■ How to complete this task
With nothing left out, repeat every entry exactly.

■ Available records
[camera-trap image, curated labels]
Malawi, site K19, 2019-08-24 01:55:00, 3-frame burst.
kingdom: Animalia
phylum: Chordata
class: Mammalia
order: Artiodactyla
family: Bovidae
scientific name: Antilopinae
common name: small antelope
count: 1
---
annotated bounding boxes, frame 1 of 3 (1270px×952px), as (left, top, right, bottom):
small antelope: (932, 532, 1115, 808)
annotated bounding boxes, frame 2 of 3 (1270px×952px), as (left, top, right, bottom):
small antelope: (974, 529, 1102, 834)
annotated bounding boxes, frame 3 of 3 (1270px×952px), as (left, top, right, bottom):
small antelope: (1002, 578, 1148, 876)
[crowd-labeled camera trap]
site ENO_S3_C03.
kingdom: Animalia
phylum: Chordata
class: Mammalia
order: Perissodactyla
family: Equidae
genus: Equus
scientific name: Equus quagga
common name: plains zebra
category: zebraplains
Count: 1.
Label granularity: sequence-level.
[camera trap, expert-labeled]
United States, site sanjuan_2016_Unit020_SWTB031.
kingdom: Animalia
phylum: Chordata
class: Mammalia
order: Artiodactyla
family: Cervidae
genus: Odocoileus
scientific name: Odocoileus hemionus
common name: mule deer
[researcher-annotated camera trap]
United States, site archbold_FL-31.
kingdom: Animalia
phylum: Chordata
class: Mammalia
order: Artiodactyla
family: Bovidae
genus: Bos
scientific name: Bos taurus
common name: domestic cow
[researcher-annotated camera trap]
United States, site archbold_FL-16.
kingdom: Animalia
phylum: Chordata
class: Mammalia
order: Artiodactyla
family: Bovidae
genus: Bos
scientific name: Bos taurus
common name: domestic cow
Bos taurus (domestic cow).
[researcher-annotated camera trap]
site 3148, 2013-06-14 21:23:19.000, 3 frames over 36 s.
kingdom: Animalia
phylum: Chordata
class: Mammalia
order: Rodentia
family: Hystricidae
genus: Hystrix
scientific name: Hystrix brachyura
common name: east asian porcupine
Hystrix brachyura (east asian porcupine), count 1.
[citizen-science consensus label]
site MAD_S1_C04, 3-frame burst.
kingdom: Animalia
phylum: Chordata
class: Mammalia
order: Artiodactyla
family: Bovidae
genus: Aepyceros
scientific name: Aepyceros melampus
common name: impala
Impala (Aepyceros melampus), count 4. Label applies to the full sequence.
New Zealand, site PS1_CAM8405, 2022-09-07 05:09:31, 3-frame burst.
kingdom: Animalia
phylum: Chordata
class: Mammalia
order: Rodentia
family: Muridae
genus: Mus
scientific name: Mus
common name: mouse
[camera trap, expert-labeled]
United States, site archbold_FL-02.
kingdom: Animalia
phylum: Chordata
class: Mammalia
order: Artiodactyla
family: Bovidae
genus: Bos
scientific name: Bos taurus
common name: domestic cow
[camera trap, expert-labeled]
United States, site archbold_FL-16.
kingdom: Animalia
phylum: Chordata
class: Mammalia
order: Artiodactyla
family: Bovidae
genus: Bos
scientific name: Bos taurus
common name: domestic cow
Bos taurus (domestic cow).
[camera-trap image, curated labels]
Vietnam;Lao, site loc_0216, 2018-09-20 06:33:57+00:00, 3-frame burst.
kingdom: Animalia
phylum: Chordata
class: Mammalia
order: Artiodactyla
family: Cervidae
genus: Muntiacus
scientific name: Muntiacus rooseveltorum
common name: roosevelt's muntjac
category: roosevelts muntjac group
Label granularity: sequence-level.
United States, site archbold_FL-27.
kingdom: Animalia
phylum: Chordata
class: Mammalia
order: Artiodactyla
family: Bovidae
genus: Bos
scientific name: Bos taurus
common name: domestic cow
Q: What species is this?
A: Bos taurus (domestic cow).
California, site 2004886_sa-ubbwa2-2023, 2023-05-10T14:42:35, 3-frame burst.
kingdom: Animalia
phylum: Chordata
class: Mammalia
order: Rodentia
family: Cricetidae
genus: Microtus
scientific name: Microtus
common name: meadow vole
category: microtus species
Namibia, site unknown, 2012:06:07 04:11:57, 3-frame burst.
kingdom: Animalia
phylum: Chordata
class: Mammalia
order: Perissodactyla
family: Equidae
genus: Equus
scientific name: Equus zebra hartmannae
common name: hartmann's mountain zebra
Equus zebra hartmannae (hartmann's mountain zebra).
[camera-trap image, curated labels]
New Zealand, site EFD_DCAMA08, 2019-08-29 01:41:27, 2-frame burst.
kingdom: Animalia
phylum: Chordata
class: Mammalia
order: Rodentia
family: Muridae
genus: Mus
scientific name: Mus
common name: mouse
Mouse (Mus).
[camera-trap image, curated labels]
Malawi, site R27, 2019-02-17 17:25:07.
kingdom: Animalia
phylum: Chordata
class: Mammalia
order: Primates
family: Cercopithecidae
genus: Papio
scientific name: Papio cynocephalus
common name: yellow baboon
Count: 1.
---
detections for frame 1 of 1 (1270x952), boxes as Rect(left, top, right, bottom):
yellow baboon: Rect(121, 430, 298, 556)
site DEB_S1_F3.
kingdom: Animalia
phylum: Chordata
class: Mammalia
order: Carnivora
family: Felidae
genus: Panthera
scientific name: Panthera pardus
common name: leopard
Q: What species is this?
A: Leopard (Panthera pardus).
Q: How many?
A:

■ Task response
[camera-trap image, curated labels]
Malawi, site K19, 2019-08-24 01:55:00, 3-frame burst.
kingdom: Animalia
phylum: Chordata
class: Mammalia
order: Artiodactyla
family: Bovidae
scientific name: Antilopinae
common name: small antelope
count: 1
---
annotated bounding boxes, frame 1 of 3 (1270px×952px), as (left, top, right, bottom):
small antelope: (932, 532, 1115, 808)
annotated bounding boxes, frame 2 of 3 (1270px×952px), as (left, top, right, bottom):
small antelope: (974, 529, 1102, 834)
annotated bounding boxes, frame 3 of 3 (1270px×952px), as (left, top, right, bottom):
small antelope: (1002, 578, 1148, 876)
[crowd-labeled camera trap]
site ENO_S3_C03.
kingdom: Animalia
phylum: Chordata
class: Mammalia
order: Perissodactyla
family: Equidae
genus: Equus
scientific name: Equus quagga
common name: plains zebra
category: zebraplains
Count: 1.
Label granularity: sequence-level.
[camera trap, expert-labeled]
United States, site sanjuan_2016_Unit020_SWTB031.
kingdom: Animalia
phylum: Chordata
class: Mammalia
order: Artiodactyla
family: Cervidae
genus: Odocoileus
scientific name: Odocoileus hemionus
common name: mule deer
[researcher-annotated camera trap]
United States, site archbold_FL-31.
kingdom: Animalia
phylum: Chordata
class: Mammalia
order: Artiodactyla
family: Bovidae
genus: Bos
scientific name: Bos taurus
common name: domestic cow
[researcher-annotated camera trap]
United States, site archbold_FL-16.
kingdom: Animalia
phylum: Chordata
class: Mammalia
order: Artiodactyla
family: Bovidae
genus: Bos
scientific name: Bos taurus
common name: domestic cow
Bos taurus (domestic cow).
[researcher-annotated camera trap]
site 3148, 2013-06-14 21:23:19.000, 3 frames over 36 s.
kingdom: Animalia
phylum: Chordata
class: Mammalia
order: Rodentia
family: Hystricidae
genus: Hystrix
scientific name: Hystrix brachyura
common name: east asian porcupine
Hystrix brachyura (east asian porcupine), count 1.
[citizen-science consensus label]
site MAD_S1_C04, 3-frame burst.
kingdom: Animalia
phylum: Chordata
class: Mammalia
order: Artiodactyla
family: Bovidae
genus: Aepyceros
scientific name: Aepyceros melampus
common name: impala
Impala (Aepyceros melampus), count 4. Label applies to the full sequence.
New Zealand, site PS1_CAM8405, 2022-09-07 05:09:31, 3-frame burst.
kingdom: Animalia
phylum: Chordata
class: Mammalia
order: Rodentia
family: Muridae
genus: Mus
scientific name: Mus
common name: mouse
[camera trap, expert-labeled]
United States, site archbold_FL-02.
kingdom: Animalia
phylum: Chordata
class: Mammalia
order: Artiodactyla
family: Bovidae
genus: Bos
scientific name: Bos taurus
common name: domestic cow
[camera trap, expert-labeled]
United States, site archbold_FL-16.
kingdom: Animalia
phylum: Chordata
class: Mammalia
order: Artiodactyla
family: Bovidae
genus: Bos
scientific name: Bos taurus
common name: domestic cow
Bos taurus (domestic cow).
[camera-trap image, curated labels]
Vietnam;Lao, site loc_0216, 2018-09-20 06:33:57+00:00, 3-frame burst.
kingdom: Animalia
phylum: Chordata
class: Mammalia
order: Artiodactyla
family: Cervidae
genus: Muntiacus
scientific name: Muntiacus rooseveltorum
common name: roosevelt's muntjac
category: roosevelts muntjac group
Label granularity: sequence-level.
United States, site archbold_FL-27.
kingdom: Animalia
phylum: Chordata
class: Mammalia
order: Artiodactyla
family: Bovidae
genus: Bos
scientific name: Bos taurus
common name: domestic cow
Q: What species is this?
A: Bos taurus (domestic cow).
California, site 2004886_sa-ubbwa2-2023, 2023-05-10T14:42:35, 3-frame burst.
kingdom: Animalia
phylum: Chordata
class: Mammalia
order: Rodentia
family: Cricetidae
genus: Microtus
scientific name: Microtus
common name: meadow vole
category: microtus species
Namibia, site unknown, 2012:06:07 04:11:57, 3-frame burst.
kingdom: Animalia
phylum: Chordata
class: Mammalia
order: Perissodactyla
family: Equidae
genus: Equus
scientific name: Equus zebra hartmannae
common name: hartmann's mountain zebra
Equus zebra hartmannae (hartmann's mountain zebra).
[camera-trap image, curated labels]
New Zealand, site EFD_DCAMA08, 2019-08-29 01:41:27, 2-frame burst.
kingdom: Animalia
phylum: Chordata
class: Mammalia
order: Rodentia
family: Muridae
genus: Mus
scientific name: Mus
common name: mouse
Mouse (Mus).
[camera-trap image, curated labels]
Malawi, site R27, 2019-02-17 17:25:07.
kingdom: Animalia
phylum: Chordata
class: Mammalia
order: Primates
family: Cercopithecidae
genus: Papio
scientific name: Papio cynocephalus
common name: yellow baboon
Count: 1.
---
detections for frame 1 of 1 (1270x952), boxes as Rect(left, top, right, bottom):
yellow baboon: Rect(121, 430, 298, 556)
site DEB_S1_F3.
kingdom: Animalia
phylum: Chordata
class: Mammalia
order: Carnivora
family: Felidae
genus: Panthera
scientific name: Panthera pardus
common name: leopard
Q: What species is this?
A: Leopard (Panthera pardus).
Q: How many?
A:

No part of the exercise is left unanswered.